### Short task
Retyping should cover only the lines from the one containing "Which one sits" through the final line of the records, with pictures omitted.

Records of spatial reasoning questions
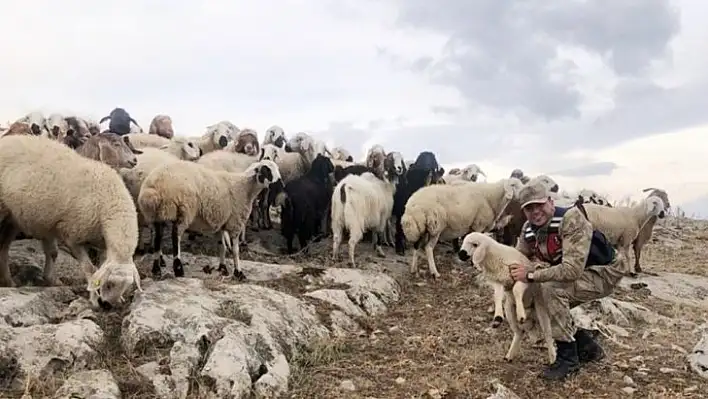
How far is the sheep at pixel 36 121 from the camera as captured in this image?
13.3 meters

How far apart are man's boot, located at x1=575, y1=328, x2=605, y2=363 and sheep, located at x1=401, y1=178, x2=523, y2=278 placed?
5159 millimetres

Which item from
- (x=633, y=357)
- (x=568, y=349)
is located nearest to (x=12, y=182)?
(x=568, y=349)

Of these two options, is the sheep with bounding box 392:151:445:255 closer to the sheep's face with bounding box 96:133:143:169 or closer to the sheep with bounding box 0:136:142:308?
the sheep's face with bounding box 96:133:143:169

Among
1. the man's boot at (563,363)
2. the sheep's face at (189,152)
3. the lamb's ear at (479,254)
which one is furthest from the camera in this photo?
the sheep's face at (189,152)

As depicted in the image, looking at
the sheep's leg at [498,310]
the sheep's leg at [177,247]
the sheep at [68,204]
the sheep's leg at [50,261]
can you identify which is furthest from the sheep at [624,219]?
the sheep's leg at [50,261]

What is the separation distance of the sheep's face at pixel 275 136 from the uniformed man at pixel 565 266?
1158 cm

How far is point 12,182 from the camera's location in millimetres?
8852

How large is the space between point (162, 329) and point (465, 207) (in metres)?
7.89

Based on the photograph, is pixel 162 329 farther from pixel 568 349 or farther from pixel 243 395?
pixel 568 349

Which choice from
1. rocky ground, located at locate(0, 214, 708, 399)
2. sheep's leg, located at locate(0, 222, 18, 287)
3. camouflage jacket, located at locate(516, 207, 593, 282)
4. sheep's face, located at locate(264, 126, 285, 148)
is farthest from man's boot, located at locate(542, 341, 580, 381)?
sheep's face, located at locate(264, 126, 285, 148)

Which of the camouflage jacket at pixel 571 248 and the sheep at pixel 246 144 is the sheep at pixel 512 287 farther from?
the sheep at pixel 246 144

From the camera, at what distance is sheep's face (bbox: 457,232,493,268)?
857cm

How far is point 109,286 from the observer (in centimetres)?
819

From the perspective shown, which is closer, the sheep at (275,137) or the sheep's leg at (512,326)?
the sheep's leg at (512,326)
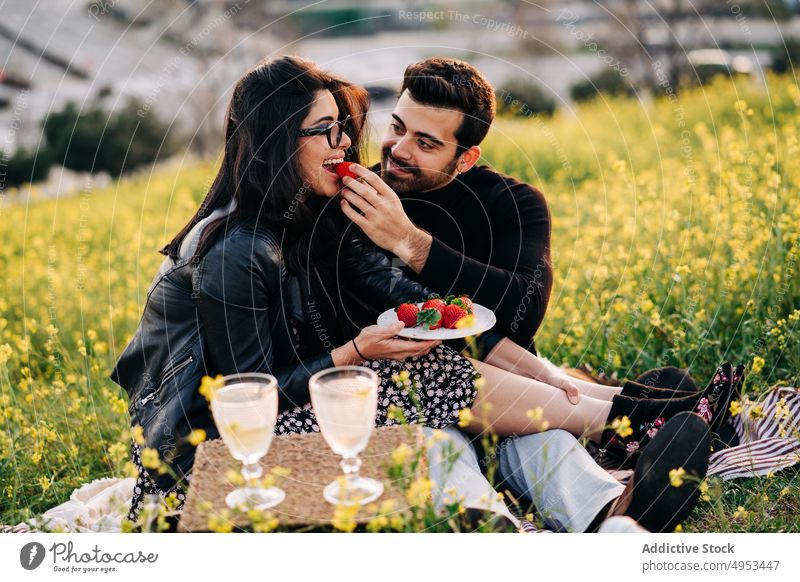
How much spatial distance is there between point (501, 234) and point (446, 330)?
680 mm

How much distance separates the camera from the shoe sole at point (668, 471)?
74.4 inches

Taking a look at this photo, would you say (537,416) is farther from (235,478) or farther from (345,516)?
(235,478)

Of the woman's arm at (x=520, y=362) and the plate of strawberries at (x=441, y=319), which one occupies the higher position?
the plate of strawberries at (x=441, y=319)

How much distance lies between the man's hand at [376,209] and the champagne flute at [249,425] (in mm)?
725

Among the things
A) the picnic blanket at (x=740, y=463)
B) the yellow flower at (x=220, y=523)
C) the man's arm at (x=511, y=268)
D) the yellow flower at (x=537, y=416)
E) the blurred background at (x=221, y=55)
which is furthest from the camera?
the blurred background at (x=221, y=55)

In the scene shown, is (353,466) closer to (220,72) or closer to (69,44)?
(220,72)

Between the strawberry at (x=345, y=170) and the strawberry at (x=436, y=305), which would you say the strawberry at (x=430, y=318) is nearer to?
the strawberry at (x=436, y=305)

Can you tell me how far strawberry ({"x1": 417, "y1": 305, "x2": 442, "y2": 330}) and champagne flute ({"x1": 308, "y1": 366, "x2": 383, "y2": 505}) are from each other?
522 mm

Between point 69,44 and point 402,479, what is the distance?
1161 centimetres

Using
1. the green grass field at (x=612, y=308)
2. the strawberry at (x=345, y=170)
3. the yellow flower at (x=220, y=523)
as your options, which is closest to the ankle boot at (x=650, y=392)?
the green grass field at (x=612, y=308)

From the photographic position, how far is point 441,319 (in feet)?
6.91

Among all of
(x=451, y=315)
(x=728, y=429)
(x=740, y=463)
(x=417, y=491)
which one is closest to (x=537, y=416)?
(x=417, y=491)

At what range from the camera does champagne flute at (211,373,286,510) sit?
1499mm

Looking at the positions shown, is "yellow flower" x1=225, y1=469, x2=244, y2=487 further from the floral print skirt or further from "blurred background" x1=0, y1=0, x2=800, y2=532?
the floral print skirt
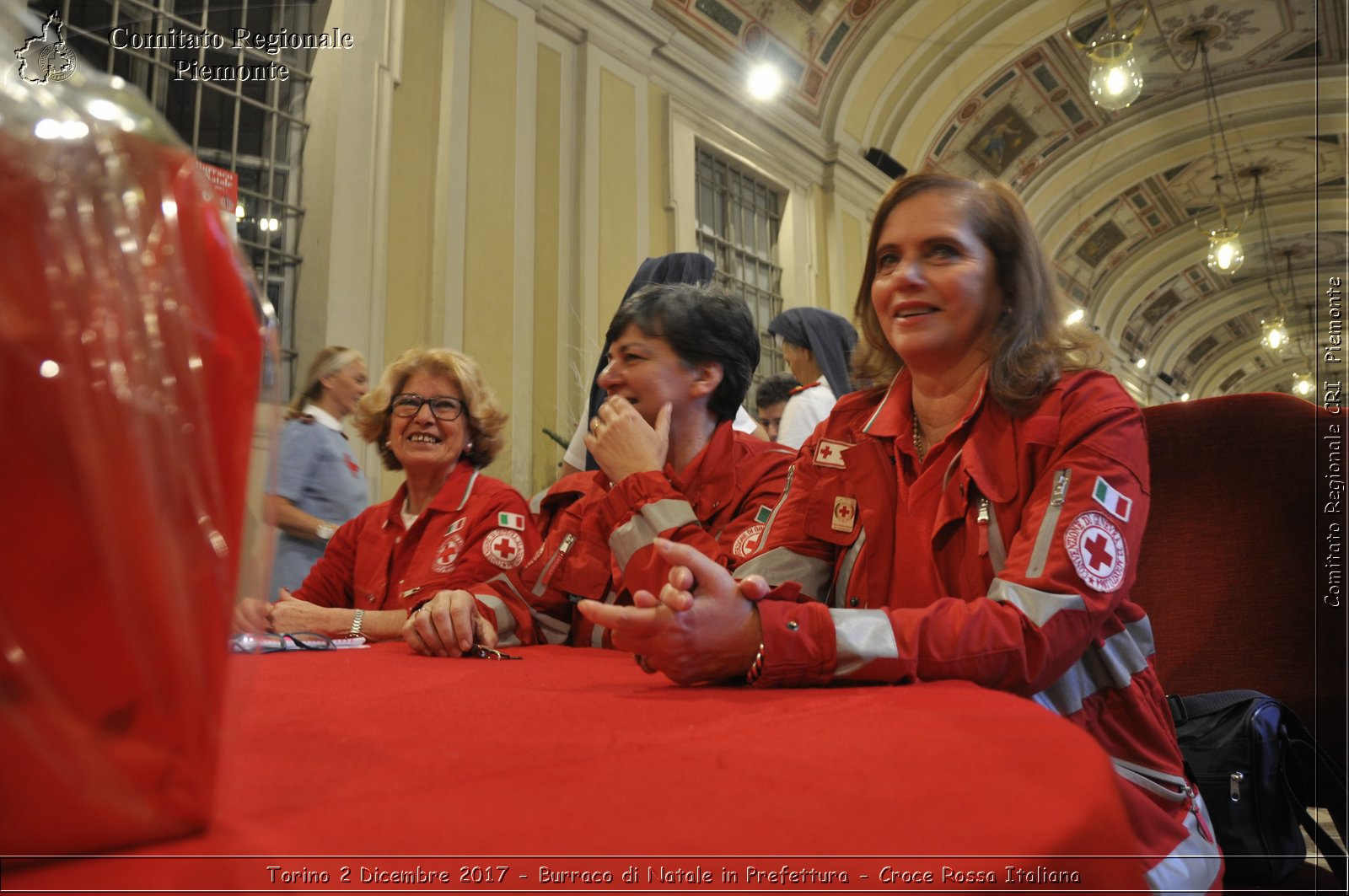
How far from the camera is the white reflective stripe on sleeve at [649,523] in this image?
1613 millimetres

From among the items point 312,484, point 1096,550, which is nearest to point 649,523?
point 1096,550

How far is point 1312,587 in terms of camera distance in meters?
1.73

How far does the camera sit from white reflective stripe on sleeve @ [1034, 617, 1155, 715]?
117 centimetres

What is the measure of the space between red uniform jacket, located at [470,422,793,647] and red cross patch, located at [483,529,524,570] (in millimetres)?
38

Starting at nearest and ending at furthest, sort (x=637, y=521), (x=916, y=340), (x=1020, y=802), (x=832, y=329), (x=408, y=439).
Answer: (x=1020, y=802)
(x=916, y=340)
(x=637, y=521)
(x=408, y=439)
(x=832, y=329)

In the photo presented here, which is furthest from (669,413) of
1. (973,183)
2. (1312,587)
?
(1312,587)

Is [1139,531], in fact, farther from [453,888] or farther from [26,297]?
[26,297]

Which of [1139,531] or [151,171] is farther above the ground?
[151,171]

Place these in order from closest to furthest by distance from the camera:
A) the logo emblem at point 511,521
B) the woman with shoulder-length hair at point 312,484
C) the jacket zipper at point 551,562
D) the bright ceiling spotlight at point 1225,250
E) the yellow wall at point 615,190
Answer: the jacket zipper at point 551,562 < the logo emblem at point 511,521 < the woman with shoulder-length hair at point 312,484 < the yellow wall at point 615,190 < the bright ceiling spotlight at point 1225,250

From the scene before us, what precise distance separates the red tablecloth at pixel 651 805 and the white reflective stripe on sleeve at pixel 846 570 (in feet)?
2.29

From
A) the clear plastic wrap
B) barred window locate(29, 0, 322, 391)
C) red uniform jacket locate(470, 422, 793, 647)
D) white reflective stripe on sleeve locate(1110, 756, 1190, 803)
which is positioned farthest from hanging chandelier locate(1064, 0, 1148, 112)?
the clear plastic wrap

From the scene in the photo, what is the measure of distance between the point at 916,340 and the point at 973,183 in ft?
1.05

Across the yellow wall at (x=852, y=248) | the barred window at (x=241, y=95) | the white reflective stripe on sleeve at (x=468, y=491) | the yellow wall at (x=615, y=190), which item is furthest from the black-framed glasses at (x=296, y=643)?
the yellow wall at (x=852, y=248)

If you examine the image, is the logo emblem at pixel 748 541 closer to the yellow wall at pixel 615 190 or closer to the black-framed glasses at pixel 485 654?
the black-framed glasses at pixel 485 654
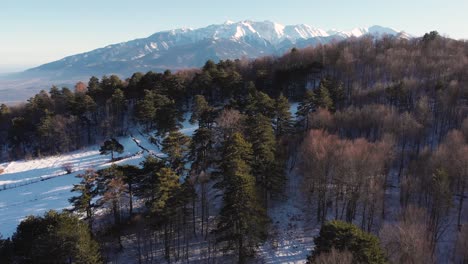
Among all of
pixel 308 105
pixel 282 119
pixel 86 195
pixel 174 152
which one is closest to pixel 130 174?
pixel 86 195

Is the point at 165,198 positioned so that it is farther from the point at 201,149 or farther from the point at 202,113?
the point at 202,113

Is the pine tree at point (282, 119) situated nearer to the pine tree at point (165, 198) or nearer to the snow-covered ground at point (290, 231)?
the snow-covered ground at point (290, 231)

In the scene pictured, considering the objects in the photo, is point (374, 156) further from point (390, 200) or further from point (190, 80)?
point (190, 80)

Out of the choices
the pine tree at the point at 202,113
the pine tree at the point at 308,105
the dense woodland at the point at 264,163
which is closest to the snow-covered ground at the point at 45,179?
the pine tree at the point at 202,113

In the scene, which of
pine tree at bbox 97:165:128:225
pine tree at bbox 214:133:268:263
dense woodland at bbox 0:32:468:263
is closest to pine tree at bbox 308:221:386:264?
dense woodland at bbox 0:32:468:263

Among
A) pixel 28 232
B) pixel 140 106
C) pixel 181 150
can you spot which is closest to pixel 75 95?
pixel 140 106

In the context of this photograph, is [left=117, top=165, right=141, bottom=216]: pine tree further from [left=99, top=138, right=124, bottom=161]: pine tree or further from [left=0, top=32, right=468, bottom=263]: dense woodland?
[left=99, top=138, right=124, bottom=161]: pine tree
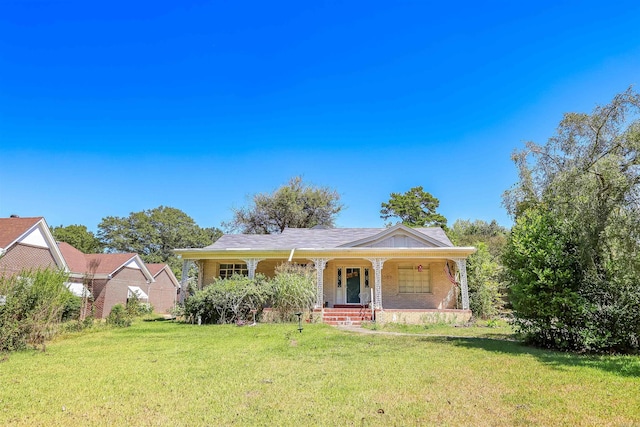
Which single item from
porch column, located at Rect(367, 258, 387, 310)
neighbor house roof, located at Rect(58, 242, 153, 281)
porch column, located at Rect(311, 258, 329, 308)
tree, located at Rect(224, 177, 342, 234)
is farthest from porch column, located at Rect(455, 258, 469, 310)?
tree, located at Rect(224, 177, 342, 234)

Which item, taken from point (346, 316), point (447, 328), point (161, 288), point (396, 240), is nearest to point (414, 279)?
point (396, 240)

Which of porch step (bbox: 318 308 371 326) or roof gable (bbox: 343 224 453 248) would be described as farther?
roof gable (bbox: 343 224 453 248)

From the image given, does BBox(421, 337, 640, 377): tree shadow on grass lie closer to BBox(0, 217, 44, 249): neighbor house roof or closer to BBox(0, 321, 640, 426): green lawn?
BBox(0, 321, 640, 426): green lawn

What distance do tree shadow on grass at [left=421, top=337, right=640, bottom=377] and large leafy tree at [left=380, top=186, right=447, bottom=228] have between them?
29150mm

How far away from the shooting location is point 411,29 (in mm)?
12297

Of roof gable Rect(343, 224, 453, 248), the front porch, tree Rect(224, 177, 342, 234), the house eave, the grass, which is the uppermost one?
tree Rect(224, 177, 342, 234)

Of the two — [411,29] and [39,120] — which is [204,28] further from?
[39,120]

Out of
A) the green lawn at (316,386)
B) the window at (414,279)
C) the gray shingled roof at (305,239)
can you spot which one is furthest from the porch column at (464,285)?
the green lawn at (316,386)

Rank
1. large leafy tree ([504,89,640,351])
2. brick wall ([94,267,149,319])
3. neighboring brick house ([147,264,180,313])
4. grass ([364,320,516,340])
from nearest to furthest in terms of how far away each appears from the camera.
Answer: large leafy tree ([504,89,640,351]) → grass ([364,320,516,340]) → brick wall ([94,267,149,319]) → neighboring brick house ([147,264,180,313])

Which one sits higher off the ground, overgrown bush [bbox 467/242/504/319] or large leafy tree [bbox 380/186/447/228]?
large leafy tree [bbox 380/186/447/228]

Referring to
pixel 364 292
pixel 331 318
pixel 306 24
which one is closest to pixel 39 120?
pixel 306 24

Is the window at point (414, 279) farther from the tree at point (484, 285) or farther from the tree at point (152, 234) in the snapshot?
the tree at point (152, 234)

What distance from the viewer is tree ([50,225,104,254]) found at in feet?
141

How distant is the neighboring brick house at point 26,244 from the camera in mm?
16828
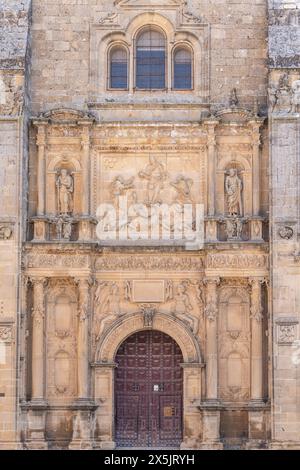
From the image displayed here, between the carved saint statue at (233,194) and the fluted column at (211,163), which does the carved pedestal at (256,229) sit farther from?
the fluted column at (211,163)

### Task solution
Which one sits higher off the ground, overgrown bush [bbox 467/242/504/319] or large leafy tree [bbox 380/186/447/228]?
large leafy tree [bbox 380/186/447/228]

Referring to
pixel 364 292
pixel 331 318
pixel 306 24
which one is closest to pixel 39 120?
pixel 306 24

Is the window at point (414, 279) farther from the tree at point (484, 285) or farther from the tree at point (152, 234) in the snapshot?
the tree at point (152, 234)

What distance from the viewer is tree ([50,225,104,254]) found at in feet?
141

How distant is the neighboring brick house at point 26,244 from the camera in mm?
16828
From the image displayed here, between the carved saint statue at (233,194) and the fluted column at (211,163), which does the carved pedestal at (256,229) sit farther from?
the fluted column at (211,163)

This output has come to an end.